Government attack against Sheshan shrine bears fruit, number of pilgrims cut by half
According to shrine figures, only 5,000 people made the pilgrimage this year. Last year at the time they were 11,000. Plainclothes policemen monitor the venue.

Shanghai (AsiaNews/UCAN) – Tight security and the thousand and one obstacles put up by the government have successfully cut into the number of pilgrims visiting Our Lady of Sheshan Shrine near Shanghai despite it being May, a traditional time dedicated to Our Lady.

In the first days of the month last year some 11,000 visitors had come to the Marian shrine with its church, located on top of a hill; this year they were just 5,000

Local sources point the finger at Shanghai authorities who imposed traffic restrictions, the obligation to get police permission to carry out the pilgrimage and government pressure on Catholic dioceses to discourage visits.

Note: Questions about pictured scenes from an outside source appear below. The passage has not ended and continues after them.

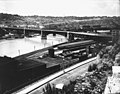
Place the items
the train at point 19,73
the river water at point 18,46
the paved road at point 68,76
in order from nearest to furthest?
the train at point 19,73 < the paved road at point 68,76 < the river water at point 18,46

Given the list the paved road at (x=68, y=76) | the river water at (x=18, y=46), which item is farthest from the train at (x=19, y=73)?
the river water at (x=18, y=46)

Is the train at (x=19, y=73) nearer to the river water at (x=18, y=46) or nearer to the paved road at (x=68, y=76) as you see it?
A: the paved road at (x=68, y=76)

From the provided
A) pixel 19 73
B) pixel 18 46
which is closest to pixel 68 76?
A: pixel 19 73

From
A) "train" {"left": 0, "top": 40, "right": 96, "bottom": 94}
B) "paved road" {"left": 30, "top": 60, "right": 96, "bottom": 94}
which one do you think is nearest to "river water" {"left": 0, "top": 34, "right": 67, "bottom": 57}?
"train" {"left": 0, "top": 40, "right": 96, "bottom": 94}

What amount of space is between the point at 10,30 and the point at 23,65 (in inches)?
3862

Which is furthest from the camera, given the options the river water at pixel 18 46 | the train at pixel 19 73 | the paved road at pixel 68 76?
the river water at pixel 18 46

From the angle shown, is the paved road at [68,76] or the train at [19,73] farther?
the paved road at [68,76]

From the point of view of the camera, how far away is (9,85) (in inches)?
1551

According to a Shanghai Catholic, last 30 April the authorities arranged for a free bus service to Sheshan with reserved seats to take pilgrims to the Marian shrine for Labour Day holiday (first three days of May).

About 350 pilgrims and visitors, including 90 seminarians and more than a dozen nuns, attended the liturgy in the square outside the Church of Our Lady, Help of Christians.

More than 100 mostly plainclothes police were present.

On 1 May more than a thousand people attended a Marian procession and a Mass celebrated by Shanghai’s Auxiliary Bishop Joseph Xing Wenzhi.

He told participants to pray not only for their own intentions, but also for peace in the country, the victims of a recent train accident in Shandong province, the schoolchildren who suffered from food poisoning in Anhui province in April, and the upcoming Beijing Olympics.

Bishop Aloysius Jin Luxian, 92, was also present and in apparent good health.